Instructions say to paint inside of landing gear doors metallic blue. Does this sound right?
Some Japanese a/c of WW II used a clear blue protective coating over the natural aluminum. I first tried to use Tamiya’s acrylic metalic blue to duplicate this the first time I tried it on a Hasegawa Ki.27 and it was a disaster. Later, when building early Zero’s like yours, I found it best to use a silvery undercoat with a clear blue overcoat. Works great. Much later, modelers had to come up with a similar solution with a greenish-blue clear overcoat for F-15s. Whatever happened to that once common old metalizer shade “F-15 interior green”?
What sharkskin said is basically right, but I like to use Metallic blue with a little clear green added. Sprayed over a silver base coat this looks good. Or you could use a silver under coat oversprayed with clear blue mixed with clear green (I’m not sure of the ratio , try experimenting). The actual colour had a green tinge to it.
hope this helps
Xtra Colour make the colours of IJN/A aircraft, there about the only model paint manufacturer who does. The blue is X355 I can’t remember the number for the green.
Rob.
Both Lifecolour & Gunze produce Aotake blue, which is the finish you are talking about.

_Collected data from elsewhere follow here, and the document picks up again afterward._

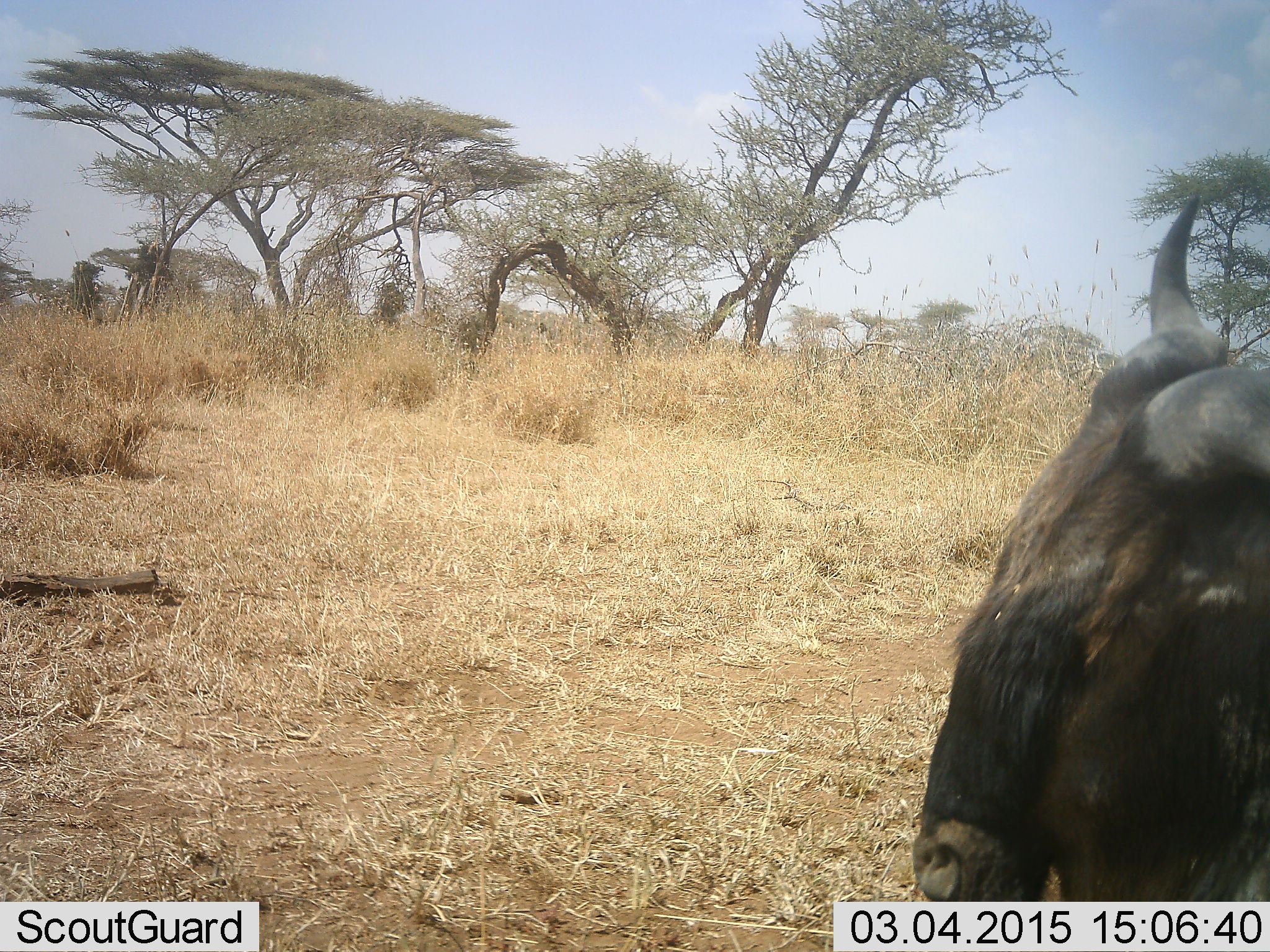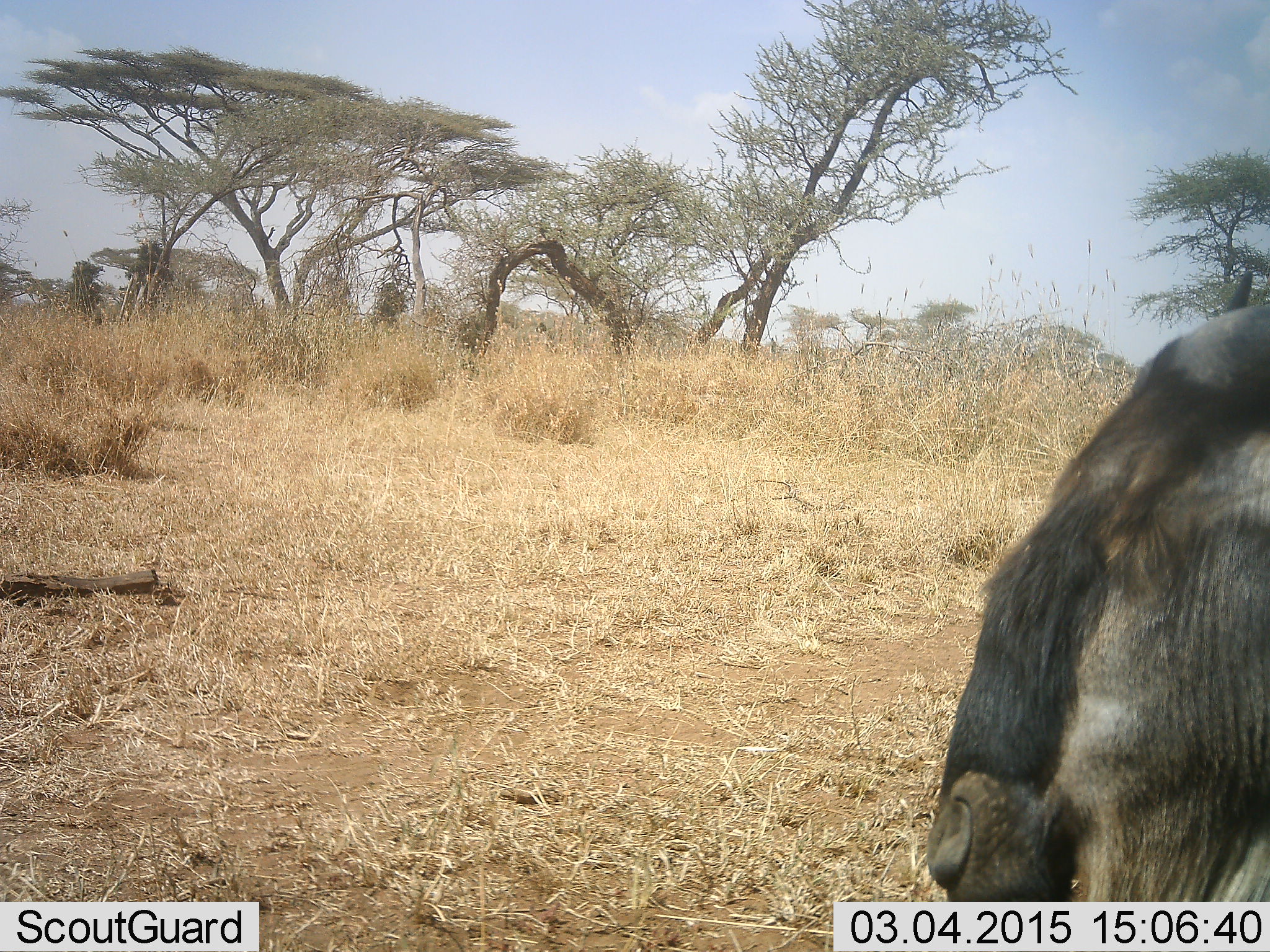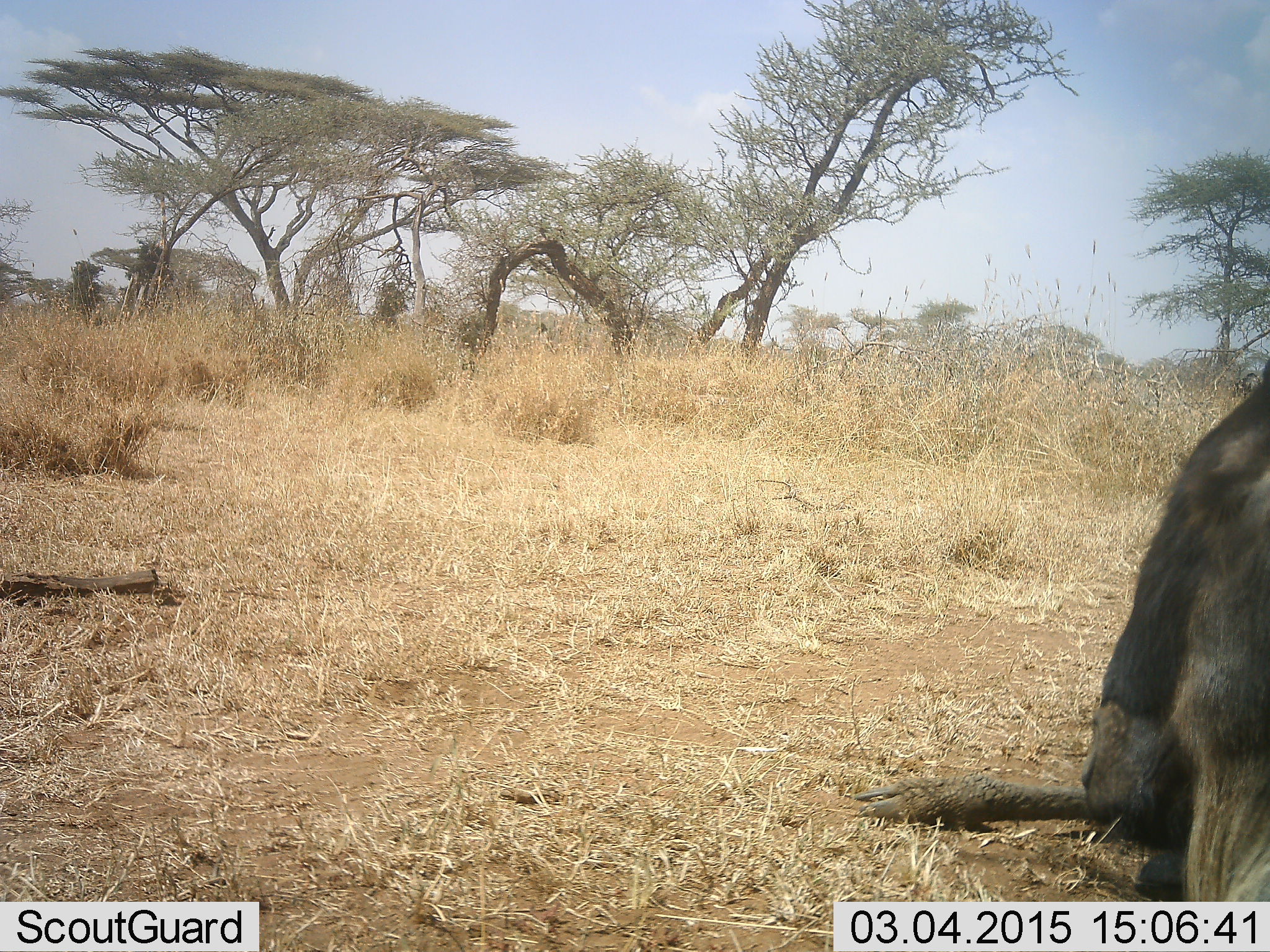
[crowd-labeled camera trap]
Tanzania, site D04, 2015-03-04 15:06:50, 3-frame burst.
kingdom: Animalia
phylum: Chordata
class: Mammalia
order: Artiodactyla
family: Bovidae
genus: Connochaetes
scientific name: Connochaetes taurinus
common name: blue wildebeest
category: wildebeest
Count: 1.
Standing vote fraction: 30%.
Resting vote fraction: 30%.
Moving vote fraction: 30%.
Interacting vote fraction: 0%.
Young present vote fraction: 0%.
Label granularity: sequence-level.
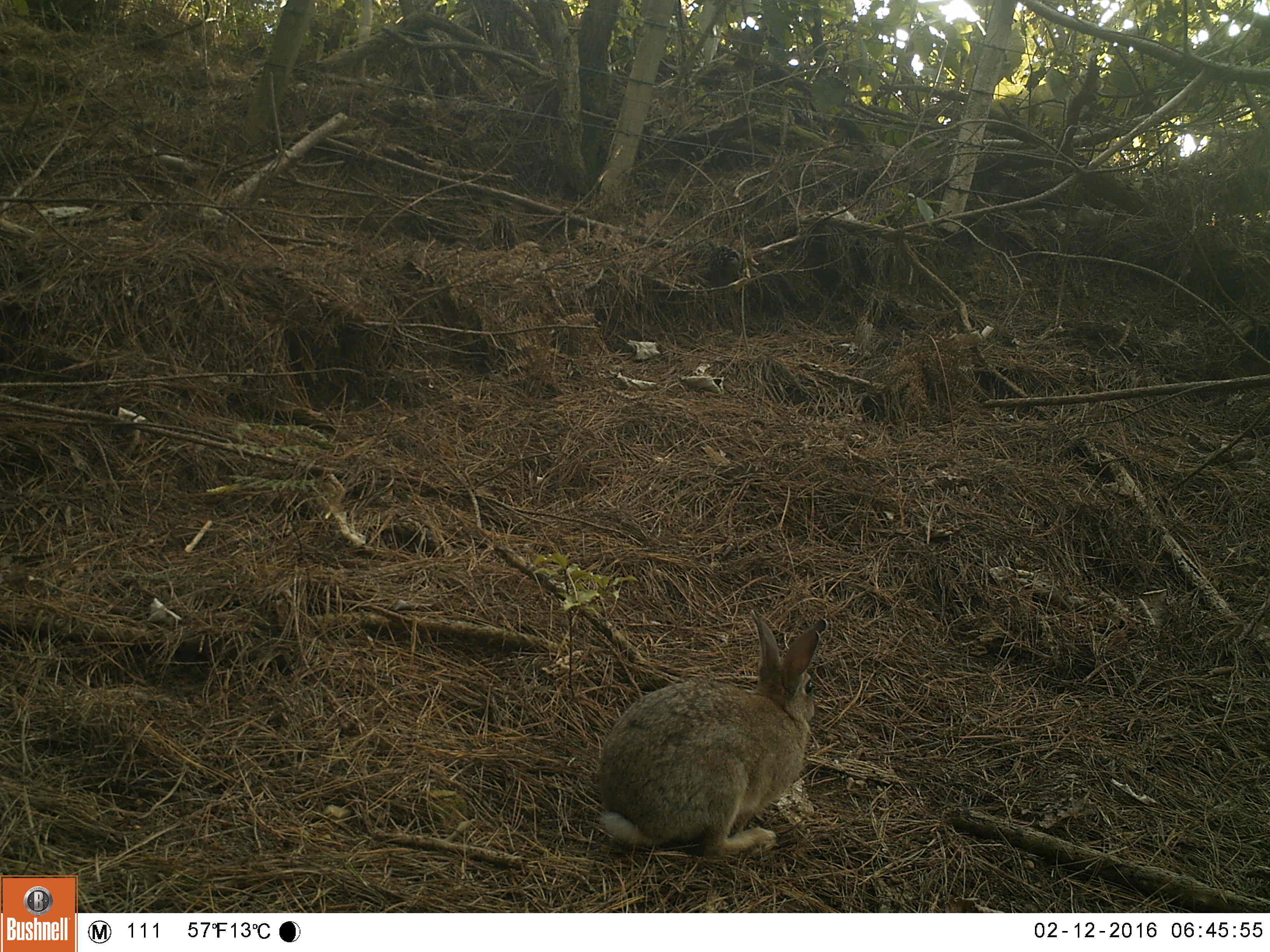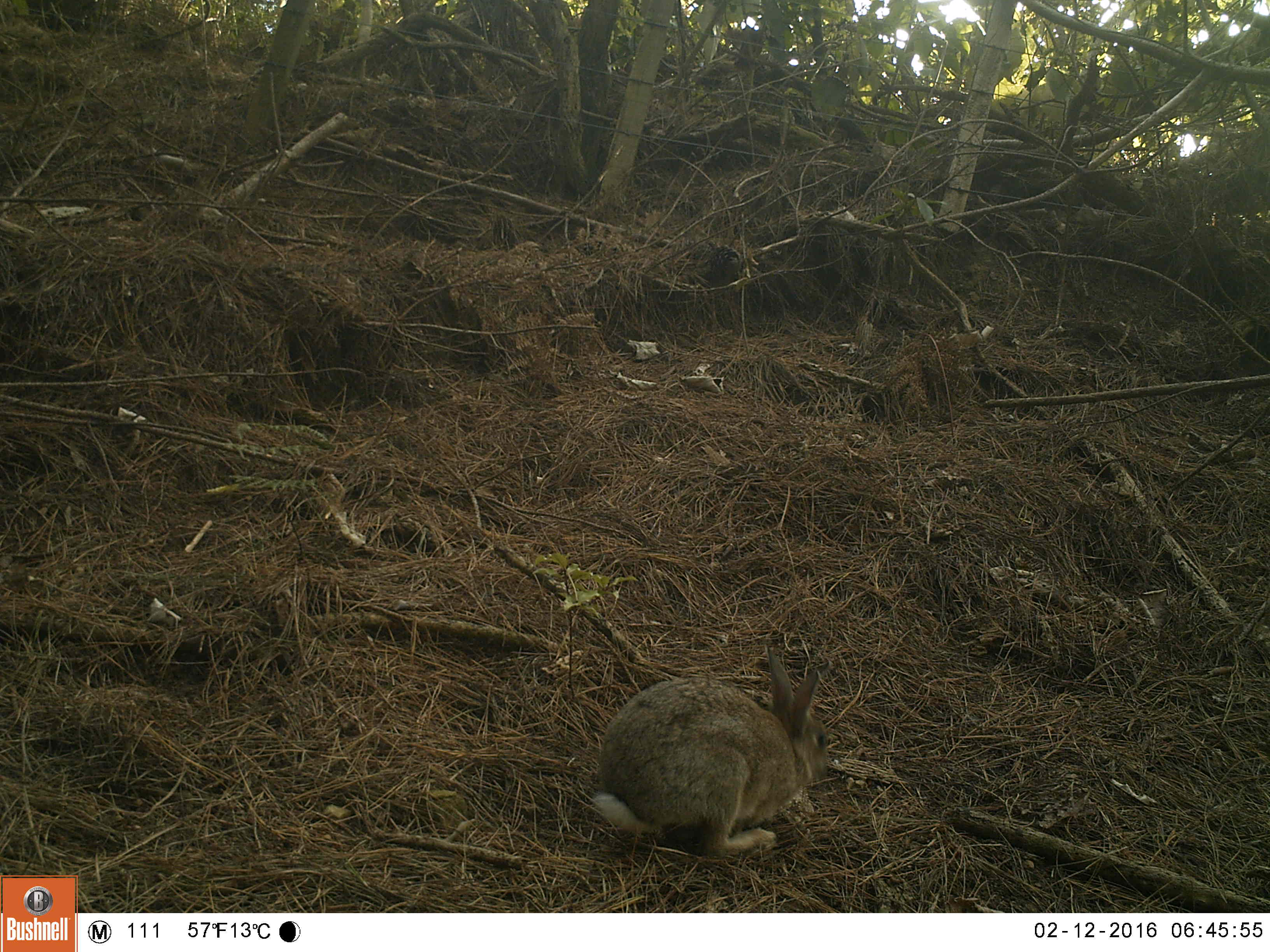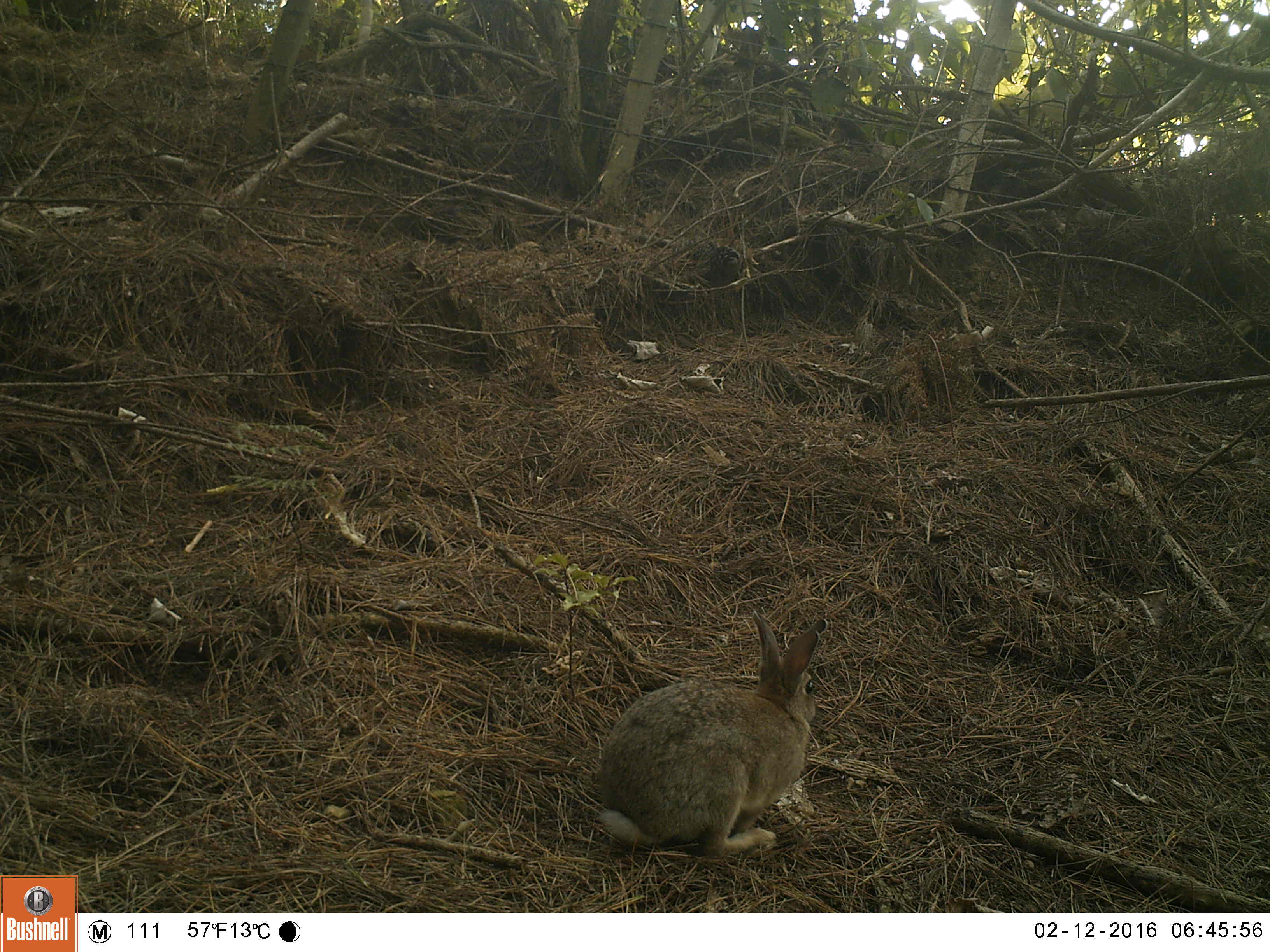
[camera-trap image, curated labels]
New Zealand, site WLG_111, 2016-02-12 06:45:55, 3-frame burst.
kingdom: Animalia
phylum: Chordata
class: Mammalia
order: Lagomorpha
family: Leporidae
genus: Oryctolagus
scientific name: Oryctolagus cuniculus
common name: european rabbit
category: rabbit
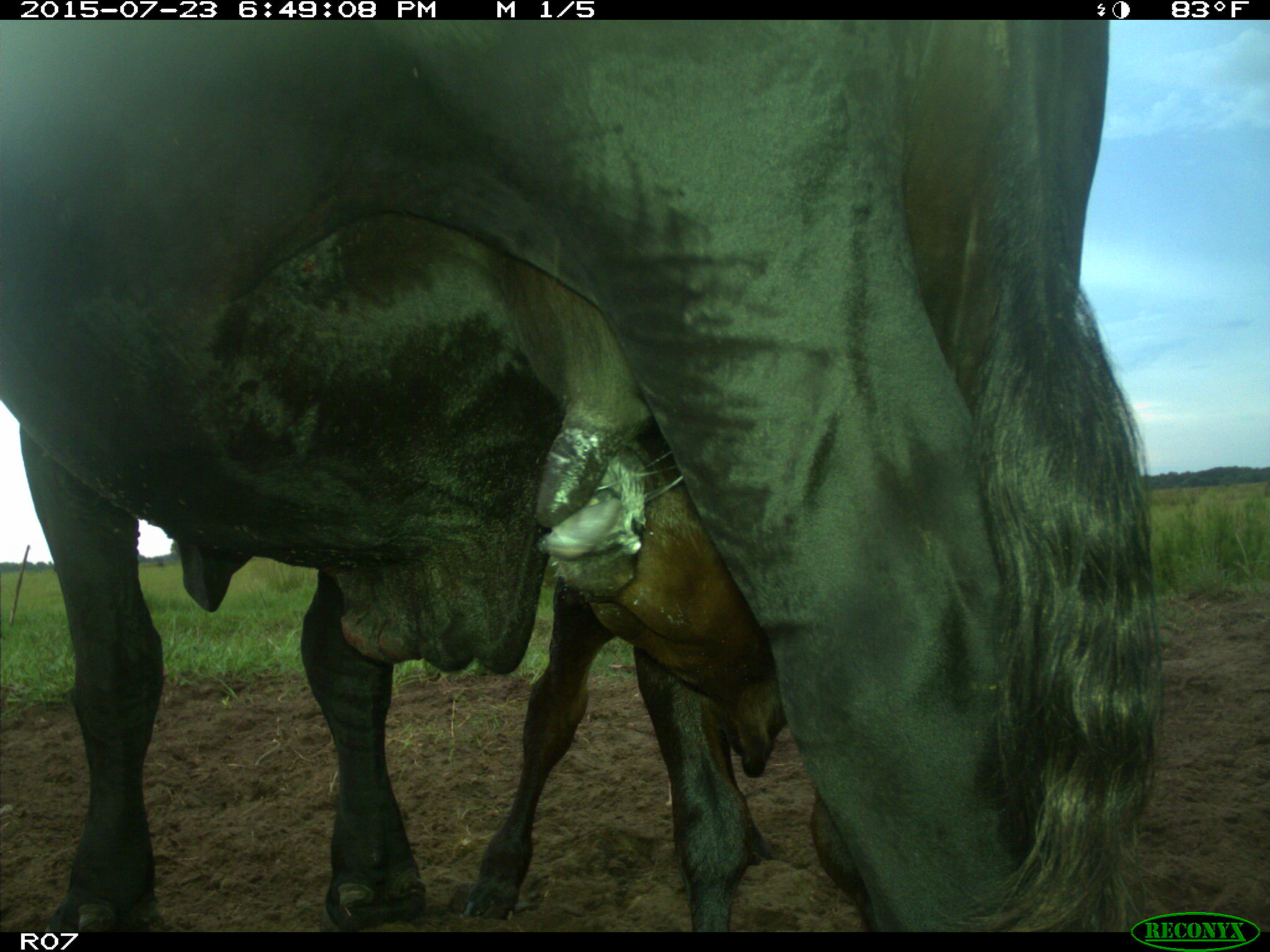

Haven’t used them so don’t know how they look, but then I’ve always had good results with both manufacturers paints in the past.
Karl

Hope this helps.
You want to get a real early type Zero color discussion going? What color should the fuselage be?
You are safe with a semi-gloss light gray that leans slightly toward a caramel color. The skin area under the canopy sections is black, wheel wells, gear doors and flap wells aotake. And you have a lot of leeway with aotake, from blue to green, but always transparent and quite subtle, almost to the point that you must look at it obliquely to see the tint.